A lot of people are familiar with obsessive-compulsive disorder, but very few would associate those characteristics with that illness. I know I wouldn’t have a year ago. I showed signs of OCD for fifteen years before I was informed of it. It came up in a few different forms over that time, it started with avoidance of people who had been sick and having to know every little detail of every time my best friend Danielle was ill at ‘little people school’. It changed quite suddenly into a complete avoidance of the subject; I stopped talking to Danielle altogether, and still haven’t to this day. My family weren’t allowed to use the word “sick” to avoid my panic reaction. The strangest reaction was the one that followed; a fascination with disease developed.

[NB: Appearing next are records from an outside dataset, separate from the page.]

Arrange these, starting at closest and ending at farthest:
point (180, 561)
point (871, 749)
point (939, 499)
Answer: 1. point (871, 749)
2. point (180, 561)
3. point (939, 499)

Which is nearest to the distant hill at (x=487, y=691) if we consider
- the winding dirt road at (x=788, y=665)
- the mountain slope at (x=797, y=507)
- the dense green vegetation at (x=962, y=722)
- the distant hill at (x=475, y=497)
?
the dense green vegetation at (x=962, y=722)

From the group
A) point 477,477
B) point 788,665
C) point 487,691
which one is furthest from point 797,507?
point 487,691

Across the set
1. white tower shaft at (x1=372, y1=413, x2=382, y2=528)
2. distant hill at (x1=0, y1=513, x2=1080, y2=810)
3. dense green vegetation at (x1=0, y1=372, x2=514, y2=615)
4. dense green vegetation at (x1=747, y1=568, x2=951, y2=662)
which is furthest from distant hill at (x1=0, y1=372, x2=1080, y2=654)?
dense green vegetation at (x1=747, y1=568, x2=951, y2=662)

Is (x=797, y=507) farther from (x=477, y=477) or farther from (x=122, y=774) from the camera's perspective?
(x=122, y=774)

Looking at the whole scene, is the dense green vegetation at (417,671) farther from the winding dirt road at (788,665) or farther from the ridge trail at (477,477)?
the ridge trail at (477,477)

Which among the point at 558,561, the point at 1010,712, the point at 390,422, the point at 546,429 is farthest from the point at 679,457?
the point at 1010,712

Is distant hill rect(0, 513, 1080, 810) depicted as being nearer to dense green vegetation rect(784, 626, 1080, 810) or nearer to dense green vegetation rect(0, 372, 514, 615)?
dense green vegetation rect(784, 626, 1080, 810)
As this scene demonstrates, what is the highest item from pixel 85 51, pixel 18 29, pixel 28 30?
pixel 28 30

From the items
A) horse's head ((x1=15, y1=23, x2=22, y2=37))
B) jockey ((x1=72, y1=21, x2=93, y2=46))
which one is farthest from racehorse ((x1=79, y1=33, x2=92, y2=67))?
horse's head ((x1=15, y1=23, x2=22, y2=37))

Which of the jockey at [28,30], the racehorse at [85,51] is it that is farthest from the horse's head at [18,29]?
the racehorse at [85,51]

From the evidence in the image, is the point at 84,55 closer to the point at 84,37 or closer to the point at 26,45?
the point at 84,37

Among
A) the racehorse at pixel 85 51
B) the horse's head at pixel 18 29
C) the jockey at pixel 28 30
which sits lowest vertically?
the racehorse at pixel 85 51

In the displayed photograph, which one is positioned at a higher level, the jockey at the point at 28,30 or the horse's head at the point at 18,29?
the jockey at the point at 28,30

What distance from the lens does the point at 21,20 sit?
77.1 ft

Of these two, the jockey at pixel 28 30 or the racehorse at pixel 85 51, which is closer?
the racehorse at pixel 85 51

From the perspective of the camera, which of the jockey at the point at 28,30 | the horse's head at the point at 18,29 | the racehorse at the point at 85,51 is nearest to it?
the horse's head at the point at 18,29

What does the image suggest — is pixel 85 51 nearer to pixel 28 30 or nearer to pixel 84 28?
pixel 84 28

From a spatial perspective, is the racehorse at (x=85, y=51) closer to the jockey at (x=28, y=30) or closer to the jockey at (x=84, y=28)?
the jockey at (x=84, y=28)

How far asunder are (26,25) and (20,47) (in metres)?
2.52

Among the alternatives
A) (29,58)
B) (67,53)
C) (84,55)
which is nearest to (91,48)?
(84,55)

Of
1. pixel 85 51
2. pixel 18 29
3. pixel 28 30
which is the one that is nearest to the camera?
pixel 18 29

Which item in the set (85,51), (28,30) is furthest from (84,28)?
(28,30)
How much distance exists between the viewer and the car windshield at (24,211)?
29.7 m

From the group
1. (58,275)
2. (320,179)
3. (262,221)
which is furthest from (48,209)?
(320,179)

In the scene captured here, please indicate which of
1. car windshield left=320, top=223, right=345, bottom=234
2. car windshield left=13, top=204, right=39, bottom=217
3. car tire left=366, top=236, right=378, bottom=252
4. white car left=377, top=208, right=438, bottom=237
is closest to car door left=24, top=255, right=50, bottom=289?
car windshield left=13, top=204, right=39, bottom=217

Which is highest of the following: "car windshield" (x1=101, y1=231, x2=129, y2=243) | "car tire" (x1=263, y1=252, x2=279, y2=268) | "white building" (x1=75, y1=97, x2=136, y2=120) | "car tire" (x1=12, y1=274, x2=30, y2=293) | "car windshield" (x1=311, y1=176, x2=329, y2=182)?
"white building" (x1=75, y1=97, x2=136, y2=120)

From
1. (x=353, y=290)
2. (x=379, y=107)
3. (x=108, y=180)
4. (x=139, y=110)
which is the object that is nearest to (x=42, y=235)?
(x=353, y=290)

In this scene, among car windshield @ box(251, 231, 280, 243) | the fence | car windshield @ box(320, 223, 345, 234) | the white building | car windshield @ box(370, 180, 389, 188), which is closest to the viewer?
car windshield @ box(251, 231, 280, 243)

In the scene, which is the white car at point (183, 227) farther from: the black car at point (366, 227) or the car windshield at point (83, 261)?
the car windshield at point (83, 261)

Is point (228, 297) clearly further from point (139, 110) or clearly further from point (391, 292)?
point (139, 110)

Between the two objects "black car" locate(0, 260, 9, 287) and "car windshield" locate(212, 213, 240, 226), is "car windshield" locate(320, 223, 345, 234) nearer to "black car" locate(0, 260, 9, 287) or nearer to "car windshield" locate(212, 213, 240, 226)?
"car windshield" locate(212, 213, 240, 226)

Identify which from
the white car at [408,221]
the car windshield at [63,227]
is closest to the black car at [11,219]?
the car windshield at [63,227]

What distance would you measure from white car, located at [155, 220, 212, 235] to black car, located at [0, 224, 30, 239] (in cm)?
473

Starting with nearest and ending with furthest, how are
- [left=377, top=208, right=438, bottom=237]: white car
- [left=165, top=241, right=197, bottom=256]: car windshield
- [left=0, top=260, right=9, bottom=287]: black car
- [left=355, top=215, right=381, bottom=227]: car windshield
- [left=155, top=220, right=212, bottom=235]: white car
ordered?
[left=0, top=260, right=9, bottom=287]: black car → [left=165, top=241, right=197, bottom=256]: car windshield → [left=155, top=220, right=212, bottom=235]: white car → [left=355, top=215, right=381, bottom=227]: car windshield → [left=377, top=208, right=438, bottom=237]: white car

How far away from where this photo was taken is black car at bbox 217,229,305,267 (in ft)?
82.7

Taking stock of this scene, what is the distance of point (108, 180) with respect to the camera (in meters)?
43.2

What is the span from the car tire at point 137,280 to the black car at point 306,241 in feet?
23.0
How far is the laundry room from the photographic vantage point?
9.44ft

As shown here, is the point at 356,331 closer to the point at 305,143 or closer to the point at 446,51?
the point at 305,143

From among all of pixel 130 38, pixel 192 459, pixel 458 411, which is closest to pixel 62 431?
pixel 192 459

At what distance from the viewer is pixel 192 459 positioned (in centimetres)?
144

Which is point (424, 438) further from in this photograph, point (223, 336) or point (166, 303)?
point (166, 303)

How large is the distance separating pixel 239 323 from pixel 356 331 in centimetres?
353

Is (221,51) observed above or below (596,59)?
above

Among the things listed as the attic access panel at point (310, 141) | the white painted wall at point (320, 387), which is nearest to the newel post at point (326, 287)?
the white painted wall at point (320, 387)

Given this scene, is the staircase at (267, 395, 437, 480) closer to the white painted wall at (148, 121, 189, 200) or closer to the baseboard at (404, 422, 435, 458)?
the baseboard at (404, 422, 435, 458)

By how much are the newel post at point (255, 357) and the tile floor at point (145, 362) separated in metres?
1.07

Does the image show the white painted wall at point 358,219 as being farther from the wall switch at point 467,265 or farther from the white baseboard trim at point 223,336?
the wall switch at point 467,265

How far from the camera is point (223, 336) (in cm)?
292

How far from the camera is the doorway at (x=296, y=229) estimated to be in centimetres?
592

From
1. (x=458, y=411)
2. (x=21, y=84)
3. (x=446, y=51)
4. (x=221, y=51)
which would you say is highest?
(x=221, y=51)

This fascination stayed with me for a decade. I kept my distance from ill people still, but I studied disease extensively. I am the holder of a degree in biomedical science, which itself is described as “a study of the human body in health and disease” and trains specifically to work in a diagnostics laboratory of a hospital. I kept my enemy closer than any friend had ever been, and aspired to something that terrified me.

…and then I wondered why I broke down.

I pushed myself way too far in my attempts to conquer my fear and ran screaming straight off the edge of the world – my life very literally changed overnight. My brain re-wrote the rules for me to live by and made so many loopholes and catches and clauses in fine print that I could barely keep up and my world got a little bit smaller every day.

Eight months of therapy and countless self-help books later I am once more just about capable of a normal day, but if you recall the first paragraph then you will see some of the rules that are still firmly in place, still draining energy I can’t afford to waste into a sinkhole of worry.

So, yeah. I don’t really do things anymore. And I think that this blog is going to be a story of coping with my limitations and trying to outwit them.